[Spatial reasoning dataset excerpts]
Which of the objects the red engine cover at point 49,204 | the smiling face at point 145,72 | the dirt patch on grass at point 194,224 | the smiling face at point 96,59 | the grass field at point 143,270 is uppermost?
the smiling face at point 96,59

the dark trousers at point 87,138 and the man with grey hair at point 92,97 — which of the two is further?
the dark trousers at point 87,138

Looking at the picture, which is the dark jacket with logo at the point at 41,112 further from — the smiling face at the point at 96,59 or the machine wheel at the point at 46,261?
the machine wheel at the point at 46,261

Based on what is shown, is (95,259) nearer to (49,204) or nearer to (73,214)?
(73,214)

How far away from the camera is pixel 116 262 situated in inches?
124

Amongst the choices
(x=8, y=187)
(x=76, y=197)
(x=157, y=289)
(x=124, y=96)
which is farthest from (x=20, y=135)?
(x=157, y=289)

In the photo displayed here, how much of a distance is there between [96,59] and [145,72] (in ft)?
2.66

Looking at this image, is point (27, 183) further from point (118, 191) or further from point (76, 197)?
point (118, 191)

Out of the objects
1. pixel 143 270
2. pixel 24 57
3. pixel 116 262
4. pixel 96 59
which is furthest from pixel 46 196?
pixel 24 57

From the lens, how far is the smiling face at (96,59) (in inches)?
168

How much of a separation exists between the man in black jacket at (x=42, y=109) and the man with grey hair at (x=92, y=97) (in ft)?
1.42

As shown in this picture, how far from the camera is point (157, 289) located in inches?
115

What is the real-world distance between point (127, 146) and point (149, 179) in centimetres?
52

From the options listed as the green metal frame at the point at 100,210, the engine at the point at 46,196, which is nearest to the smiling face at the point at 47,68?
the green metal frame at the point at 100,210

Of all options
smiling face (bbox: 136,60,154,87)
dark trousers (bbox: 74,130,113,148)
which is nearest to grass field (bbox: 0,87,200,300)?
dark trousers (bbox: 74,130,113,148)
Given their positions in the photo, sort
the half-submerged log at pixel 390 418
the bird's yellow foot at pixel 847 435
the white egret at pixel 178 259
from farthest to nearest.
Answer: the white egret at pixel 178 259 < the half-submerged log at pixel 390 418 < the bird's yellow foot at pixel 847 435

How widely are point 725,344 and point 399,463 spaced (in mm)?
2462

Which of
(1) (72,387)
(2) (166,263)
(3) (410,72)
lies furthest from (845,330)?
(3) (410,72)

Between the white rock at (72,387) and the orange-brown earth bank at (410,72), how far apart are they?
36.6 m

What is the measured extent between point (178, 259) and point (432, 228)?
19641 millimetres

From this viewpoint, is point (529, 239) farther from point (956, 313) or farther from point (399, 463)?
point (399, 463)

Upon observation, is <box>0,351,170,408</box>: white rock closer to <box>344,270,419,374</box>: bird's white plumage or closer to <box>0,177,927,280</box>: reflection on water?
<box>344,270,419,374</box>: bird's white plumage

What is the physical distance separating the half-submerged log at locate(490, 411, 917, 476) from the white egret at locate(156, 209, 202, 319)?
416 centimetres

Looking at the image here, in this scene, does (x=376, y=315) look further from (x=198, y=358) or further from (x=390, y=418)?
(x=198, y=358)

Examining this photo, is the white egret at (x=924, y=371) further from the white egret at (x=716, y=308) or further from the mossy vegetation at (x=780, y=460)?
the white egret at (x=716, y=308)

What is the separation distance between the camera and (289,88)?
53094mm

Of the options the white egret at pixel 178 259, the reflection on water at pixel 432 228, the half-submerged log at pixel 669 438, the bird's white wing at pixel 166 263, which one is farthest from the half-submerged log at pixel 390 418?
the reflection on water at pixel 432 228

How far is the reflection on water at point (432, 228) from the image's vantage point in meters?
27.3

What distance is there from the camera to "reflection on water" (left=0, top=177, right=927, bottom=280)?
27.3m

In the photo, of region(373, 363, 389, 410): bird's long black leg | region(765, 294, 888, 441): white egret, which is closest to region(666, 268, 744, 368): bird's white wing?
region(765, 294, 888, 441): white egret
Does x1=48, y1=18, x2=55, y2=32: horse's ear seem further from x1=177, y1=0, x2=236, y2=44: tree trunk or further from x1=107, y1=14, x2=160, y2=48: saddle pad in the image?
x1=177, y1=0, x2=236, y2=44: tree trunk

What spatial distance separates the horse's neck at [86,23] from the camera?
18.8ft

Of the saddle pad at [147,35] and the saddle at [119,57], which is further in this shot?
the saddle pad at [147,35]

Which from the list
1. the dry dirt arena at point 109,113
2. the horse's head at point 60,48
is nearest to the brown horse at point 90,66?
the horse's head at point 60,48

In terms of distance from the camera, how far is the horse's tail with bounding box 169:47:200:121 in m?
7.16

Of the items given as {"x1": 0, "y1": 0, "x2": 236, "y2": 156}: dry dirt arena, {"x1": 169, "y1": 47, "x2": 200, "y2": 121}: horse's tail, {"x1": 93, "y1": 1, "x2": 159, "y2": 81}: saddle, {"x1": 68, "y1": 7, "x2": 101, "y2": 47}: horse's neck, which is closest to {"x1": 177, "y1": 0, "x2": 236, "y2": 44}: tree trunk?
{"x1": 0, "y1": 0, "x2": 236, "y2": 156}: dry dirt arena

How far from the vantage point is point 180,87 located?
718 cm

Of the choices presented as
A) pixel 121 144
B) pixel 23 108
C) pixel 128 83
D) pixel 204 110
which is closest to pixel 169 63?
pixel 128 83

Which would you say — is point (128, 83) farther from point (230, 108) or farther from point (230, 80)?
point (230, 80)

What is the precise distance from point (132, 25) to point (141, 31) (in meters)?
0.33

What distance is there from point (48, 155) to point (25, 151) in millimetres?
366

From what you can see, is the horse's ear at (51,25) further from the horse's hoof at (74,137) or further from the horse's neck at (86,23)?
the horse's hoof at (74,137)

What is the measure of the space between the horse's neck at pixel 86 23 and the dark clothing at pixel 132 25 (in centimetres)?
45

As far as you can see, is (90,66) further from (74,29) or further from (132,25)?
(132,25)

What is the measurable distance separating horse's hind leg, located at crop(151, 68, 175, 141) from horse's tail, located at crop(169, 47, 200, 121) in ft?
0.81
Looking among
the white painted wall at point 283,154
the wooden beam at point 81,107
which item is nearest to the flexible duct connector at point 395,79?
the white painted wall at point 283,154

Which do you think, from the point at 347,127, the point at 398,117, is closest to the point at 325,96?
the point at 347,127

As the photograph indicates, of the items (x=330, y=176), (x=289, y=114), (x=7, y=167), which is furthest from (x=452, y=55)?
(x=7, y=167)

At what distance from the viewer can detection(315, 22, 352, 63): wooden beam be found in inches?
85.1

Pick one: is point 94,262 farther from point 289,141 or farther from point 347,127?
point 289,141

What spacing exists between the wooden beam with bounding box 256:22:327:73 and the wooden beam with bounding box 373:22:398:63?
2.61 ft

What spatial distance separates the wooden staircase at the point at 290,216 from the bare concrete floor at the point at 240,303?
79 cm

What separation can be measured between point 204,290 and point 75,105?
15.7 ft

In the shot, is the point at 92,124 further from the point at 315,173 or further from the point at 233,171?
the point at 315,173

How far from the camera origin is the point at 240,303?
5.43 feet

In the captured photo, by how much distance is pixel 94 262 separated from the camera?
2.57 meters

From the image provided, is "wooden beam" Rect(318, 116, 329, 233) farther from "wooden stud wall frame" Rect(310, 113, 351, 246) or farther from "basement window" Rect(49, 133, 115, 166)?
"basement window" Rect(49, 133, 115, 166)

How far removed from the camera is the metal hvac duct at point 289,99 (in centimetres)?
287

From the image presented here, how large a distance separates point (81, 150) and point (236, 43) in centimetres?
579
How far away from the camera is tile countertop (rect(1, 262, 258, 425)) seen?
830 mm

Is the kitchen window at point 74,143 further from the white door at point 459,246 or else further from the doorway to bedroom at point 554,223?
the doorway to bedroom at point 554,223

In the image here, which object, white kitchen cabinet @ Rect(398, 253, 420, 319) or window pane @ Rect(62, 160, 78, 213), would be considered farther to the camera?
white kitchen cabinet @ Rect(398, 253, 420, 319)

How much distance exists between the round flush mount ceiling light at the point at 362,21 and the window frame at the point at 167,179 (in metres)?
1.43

** WHAT IS ASKED **
From the line holding "What separation can" to the last line of the records, quote each line exactly and add nothing.

** FINISHED TASK **
What separation can be measured between point 204,290 and point 75,105?
15.7 ft

In the shot, is the point at 92,124 further from the point at 315,173 or further from the point at 233,171?
the point at 315,173

How far from the camera origin is the point at 240,303?
5.43 feet

In the captured photo, by how much distance is pixel 94 262 separated from the camera?
2.57 meters

From the image provided, is "wooden beam" Rect(318, 116, 329, 233) farther from "wooden stud wall frame" Rect(310, 113, 351, 246) or farther from "basement window" Rect(49, 133, 115, 166)?
"basement window" Rect(49, 133, 115, 166)

How far removed from the camera is the metal hvac duct at point 289,99 (in centimetres)?
287

From the image presented here, how large a distance separates point (81, 150) and point (236, 43) in centimetres?
579
How far away from the camera is tile countertop (rect(1, 262, 258, 425)) seen?
830 mm

Is the kitchen window at point 74,143 further from the white door at point 459,246 or else further from the doorway to bedroom at point 554,223?
the doorway to bedroom at point 554,223

In the image here, which object, white kitchen cabinet @ Rect(398, 253, 420, 319) or window pane @ Rect(62, 160, 78, 213), would be considered farther to the camera?
white kitchen cabinet @ Rect(398, 253, 420, 319)

How much distance exists between the round flush mount ceiling light at the point at 362,21 and the window frame at the point at 167,179 (in metres)?
1.43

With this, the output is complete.